19. Dezember: Florian Zittel

  19.12.2023    BLV
Beim BLV-Adventskalender 2023 öffnet sich bis zum 24. Dezember täglich ein Türchen, hinter dem sich ein Athleten-Portrait verbirgt. Traditionell finden die Rück- und Ausblicke unserer Athletinnen und Athleten ihren Weg ins BLV-Jahrbuch – in diesem Jahr werden sie zusätzlich in zufälliger Reihenfolge als Adventskalender präsentiert.

Florian Zittel

LG Region Karlsruhe

Europameisterschaften (U20) – 14. Platz über 3.000 Meter Hindernis
Deutsche Meisterschaften (U23) – 2. Platz über 3.000 Meter Hindernis
Deutscher Meister im 10 Kilometer Straßenlauf (Mannschaft)

„Ich will nur noch Mittelstrecke laufen“, äußerte der talentierte Hindernisläufer am Ende der Saison 2022 seinem Trainer Günther Scheefer gegenüber, obwohl mit der Finalteilnahme bei der U20-EM in Tallinn 2021 und dem U23-Titel im Jahr 2022 sein Hindernistalent mehr als deutlich wurde. Der Wunsch basierte indes auf dem großen Stress, den seine Ausbildung zum Mechatroniker und die damit verbundene 40-Stunden-Woche in der Werkstatt mit sich brachte. Trainingswochen mit 100 Kilometer Umfang und eine körperlich harte Ausbildung ließen sich nicht mehr in Einklang bringen. Allerdings zeigte die Hallensaison anschließend doch deutlich, dass Flo, wie er in seiner Karlsruher Trainingsgruppe genannt wird, zwar durchaus auch auf der Mittelstrecke begabt ist, aber eben nicht hochbegabt. Und so entschied der Sohn einer ugandischen Mutter und eines deutschen Vaters dann nach der erfolgreichen Beendigung seiner Ausbildung im Frühjahr 2023 kurzerhand, für mehrere Wochen nach Tansania zu gehen, um dort an den Grundlagen zu arbeiten und noch mal einen Anlauf über die Hindernisstrecke zu nehmen. Der Erfolg sollte ihm recht geben. Die „Lange Laufnacht“ in Karlsruhe musste er krankheitsbedingt als Season-Opener noch auslassen, aber im belgischen Oordegem gelang ihm eine Woche später auf Anhieb in 8:45 Minuten eine neue Bestzeit und die U23-EM-Norm. Der erste Teil der Nominierung war damit erfüllt. Bei den deutschen Juniorenmeisterschaften attackierte er früh, um mit einem Platz unter den ersten Zwei die EM-Nominierung endgültig klarzumachen, verlor dadurch in 8:53 Minuten aber den möglichen DM-Titel gegen Robin Müller.

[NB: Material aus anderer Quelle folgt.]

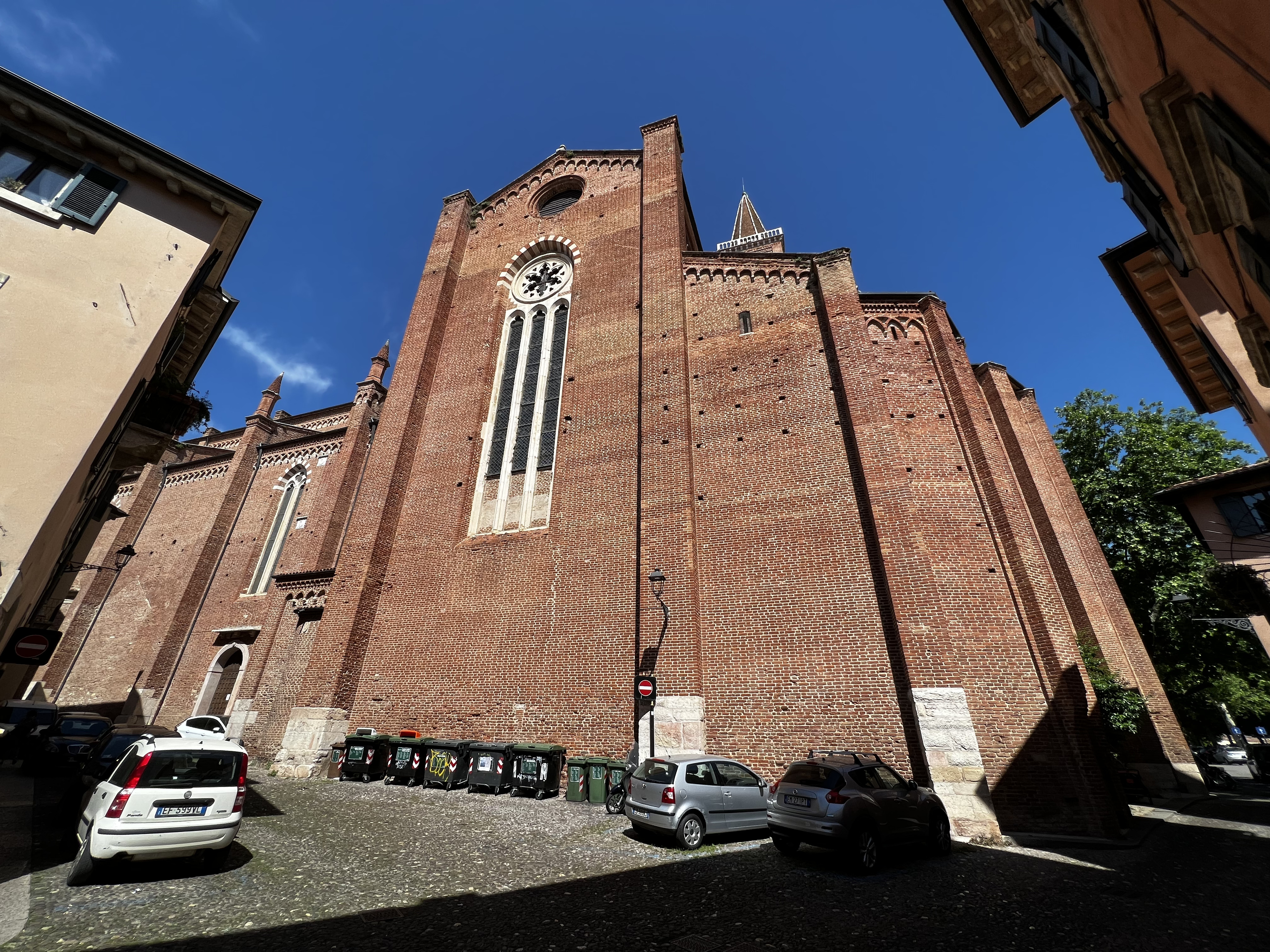 รูปถ่าย อิตาลี(Italy) เวโรเน่(Verona) 2022-05 112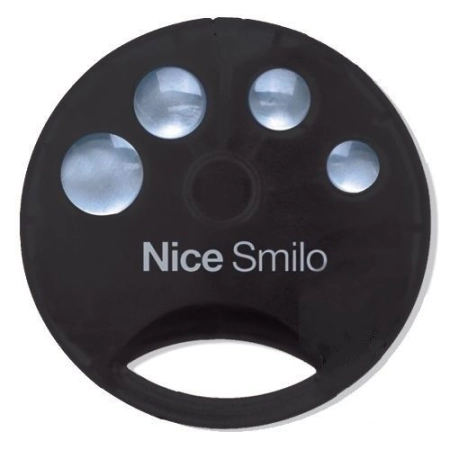 Pilot Nice Smilo SM4 (4-kanałowy)
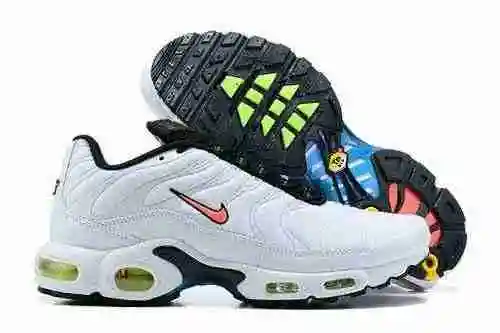 Nike Air Max Plus DQ4696-100 40-46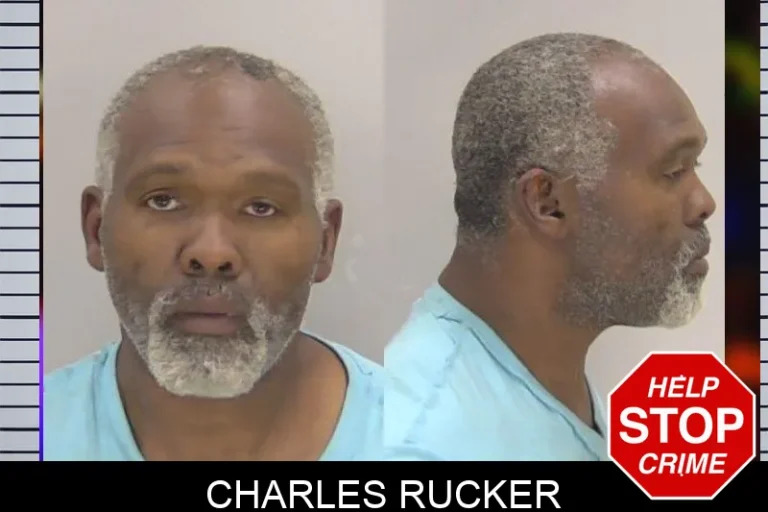 Charles Rucker
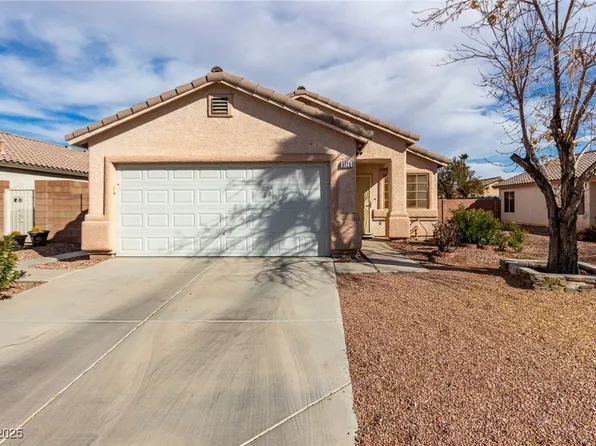 5128 Canary Island Ct, North Las Vegas, NV 89031
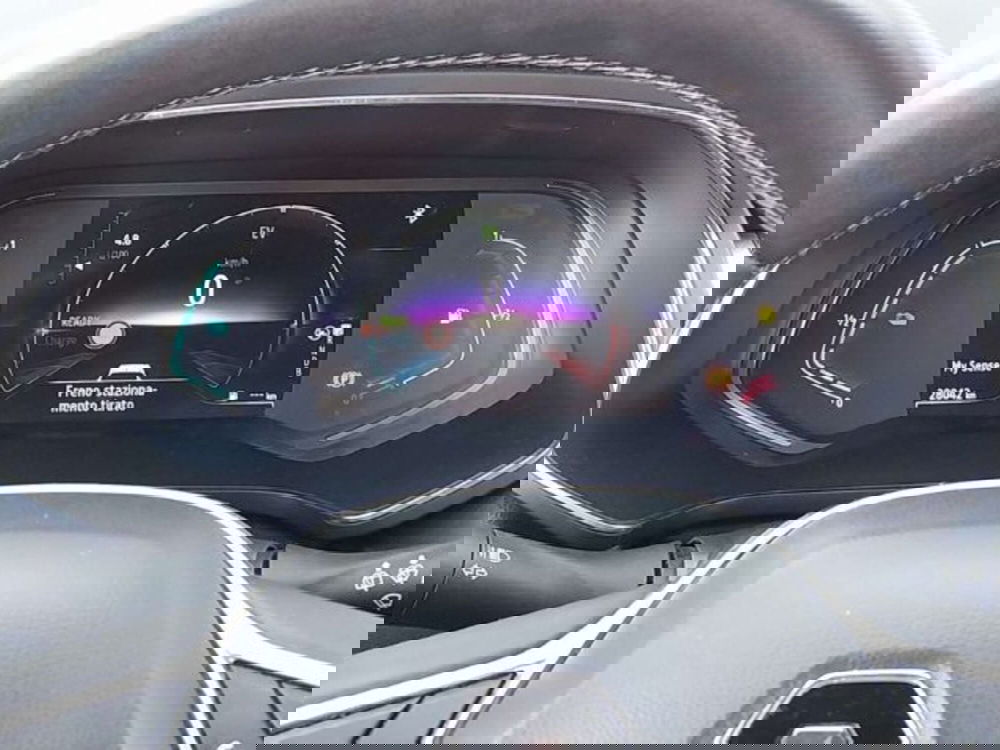 Renault Captur usata a Firenze (14)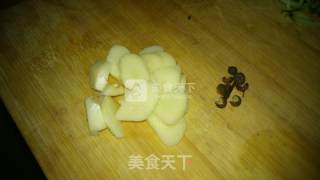 小炒牛柳的做法步骤：3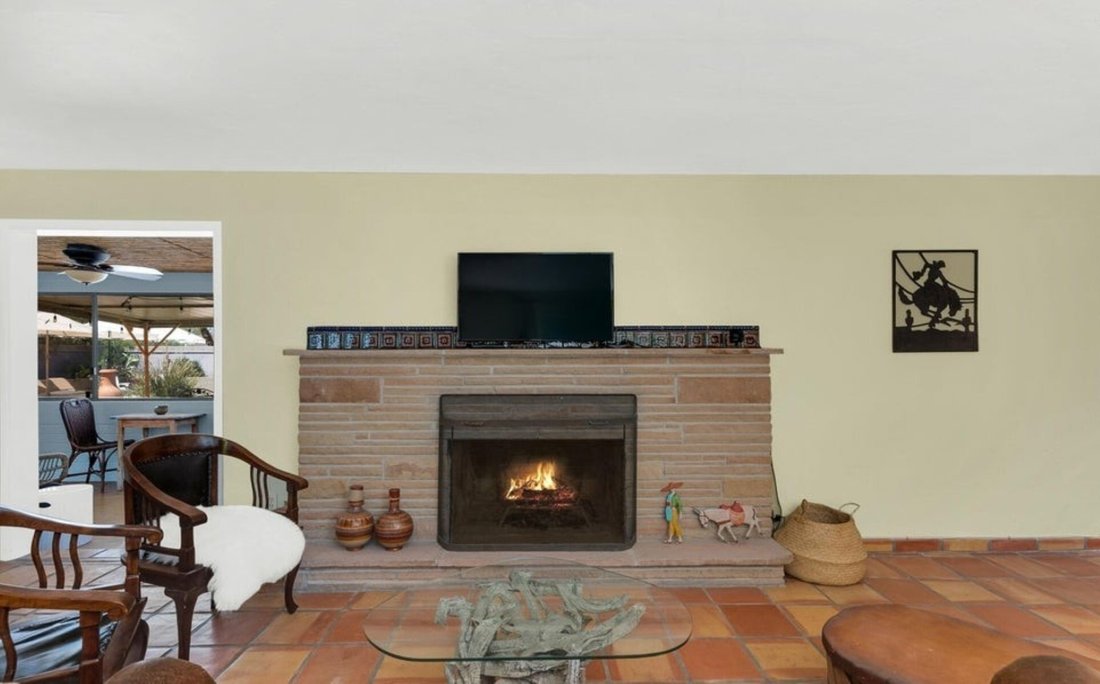 House in Tucson, Arizona, United States 4 - 18328040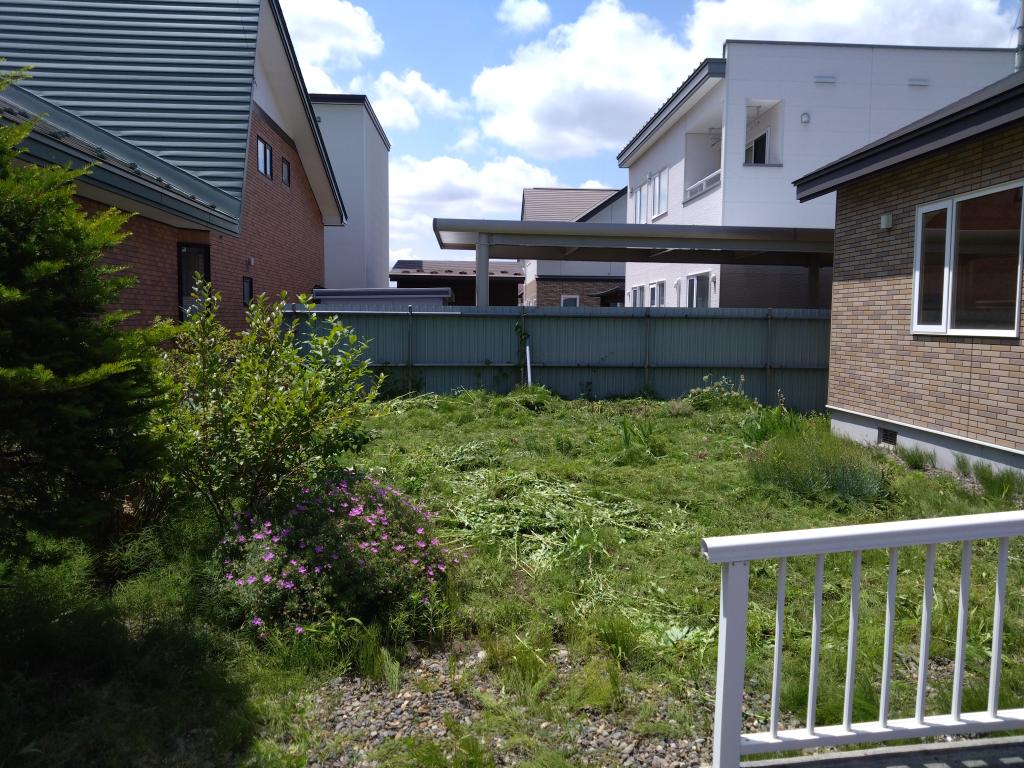 中古住宅　帯広市西9条南34丁目１番地４ 内観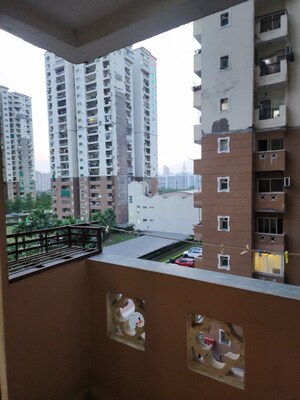 Kitchen in 2 BHK Apartment at Nimbus The Hyde park, Sector 78 – for Sale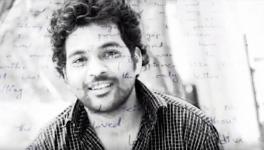 rohith Vemula , a tribute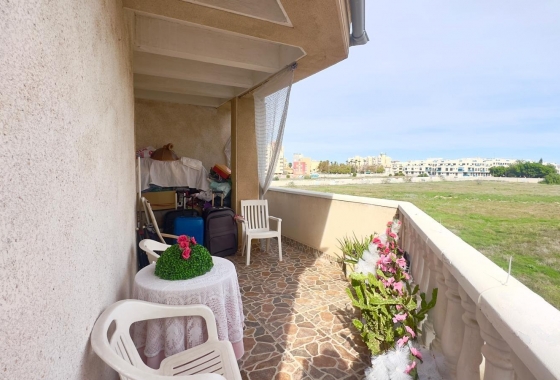 Herverkoop - Penthouse - Torrevieja - Estacion De Autobuses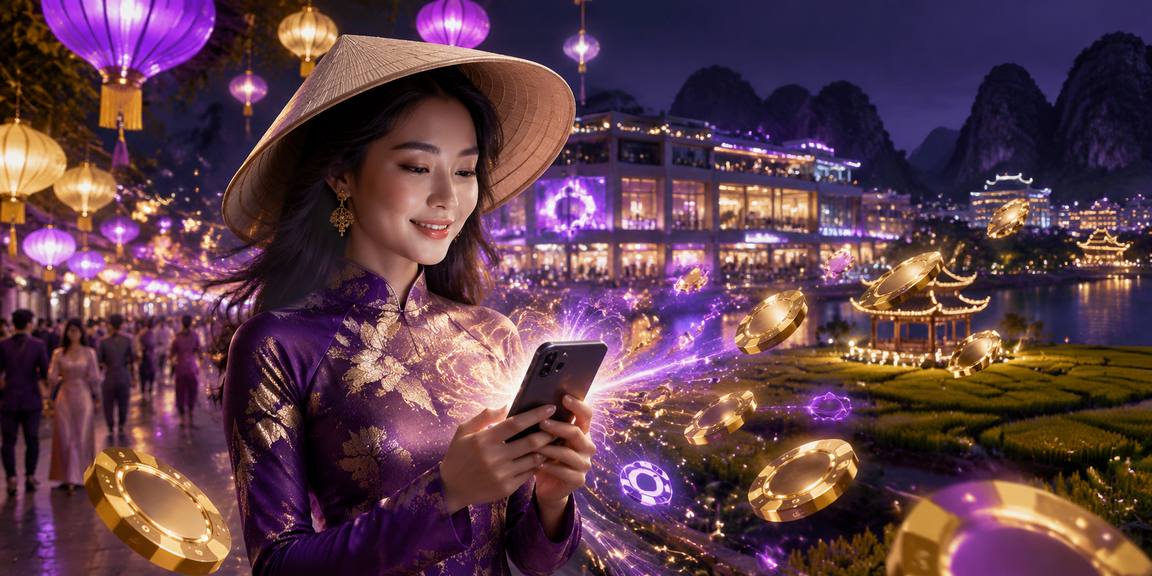 xs247me Bảo mật tài khoản và xác minh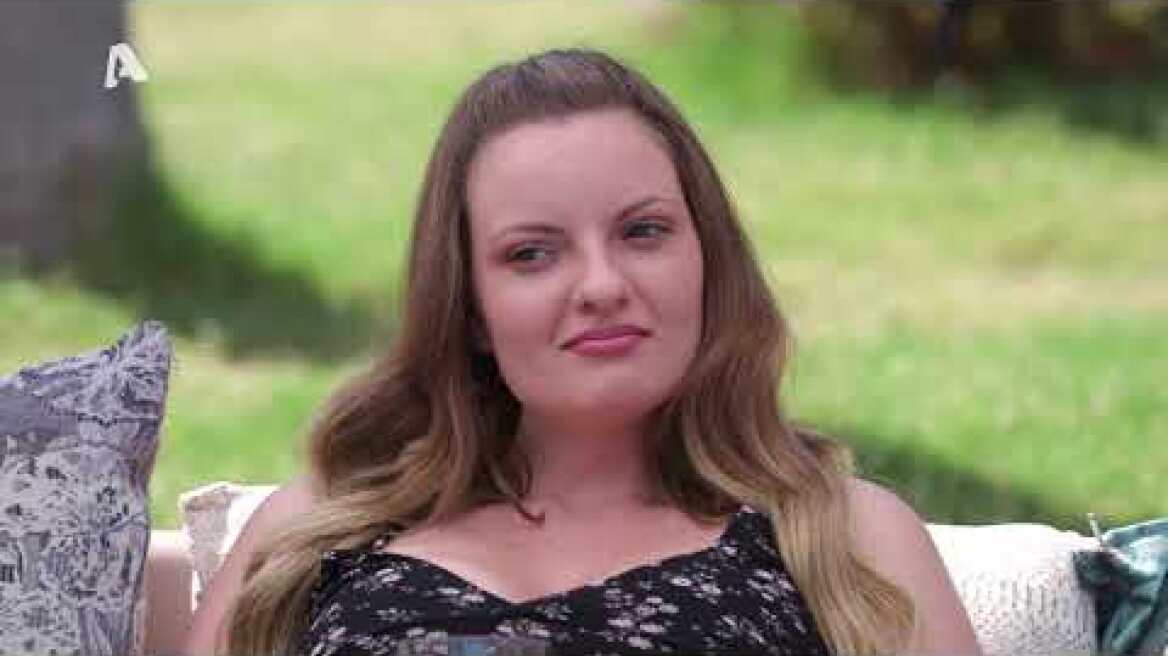 THE BACHELOR -  HAPPY DAY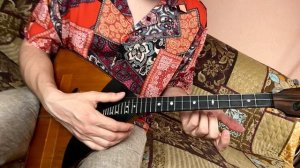 Сигма бой на балалайке. Урок 264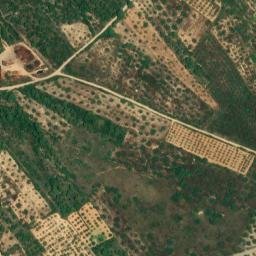 Satellite imagery of M7: Sant Mateu - La Salzadella, ES
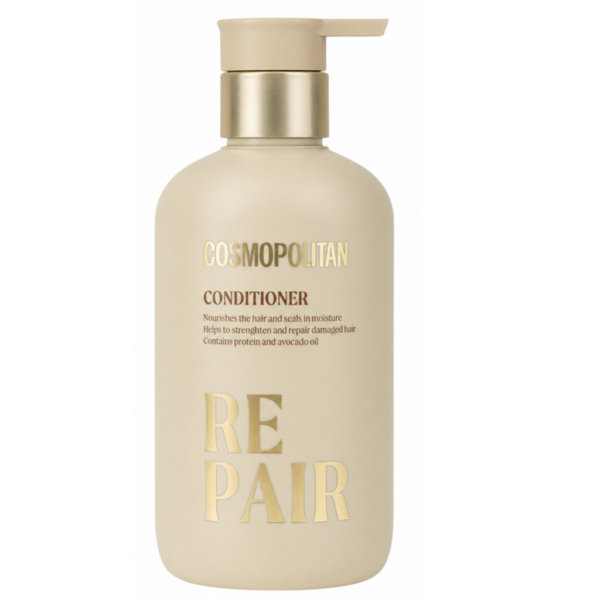Балсам Cosmopolitan 400 мл. помпа Rich Delight Repair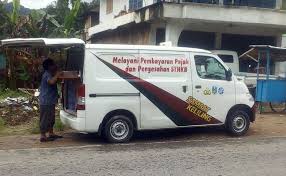 Ini Jadwal Pelayanan Samsat Keliling di Pacitan Sisi Utara - halopacitan.com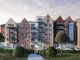 3 rooms apartment for sell Klaipėdoje, Miško, Kretingos g. (7 picture)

Dass dies möglich gewesen wäre, bewies er im Vorlauf der U23-EM in Espoo (Finnland). Vom Großereignis motiviert kämpfte er bei nicht optimalen Bedingungen sogar um den Vorlaufsieg und verbesserte bei der Meisterschaft trotz des eher taktischen Vorlaufs seine Bestzeit auf 8:44,70 Minuten. Der Finalplatz war damit gesichert, hätte doch sogar Platz 5 im Vorlauf sicher zum Weiterkommen gereicht. Im Finale musste er dann allerdings anerkennen, dass die fehlenden Kilometer im Winter und der heißblütige Husarenritt im Vorlauf doch ihren Tribut forderten: Im starken Finale konnte er ohne ausreichende Regeneration ab Kilometer 2 der Spitze nicht mehr folgen und belegte letztlich den 14. Platz in 9:08,31 Minuten. Die Enttäuschung im ersten Moment wich aber recht schnell dem Stolz über eine erfolgreiche Europameisterschaft eines Mechatronik-Auszubildenden in einem Feld, das fast ausschließlich mit professionellen oder semiprofessionellen Athleten besetzt war. Da Florian nach dem Ende seiner Berufsausbildung erstmal verstärkt auf den Sport setzen will, bleibt abzuwarten, was möglich sein wird, wenn auch er sich voll auf den Sport konzentrieren kann. Die Olympischen Spiele 2024 in Paris werden wohl noch zu früh kommen, wenngleich dem angstfreien und immer optimistischen Heißsporn alles zuzutrauen ist.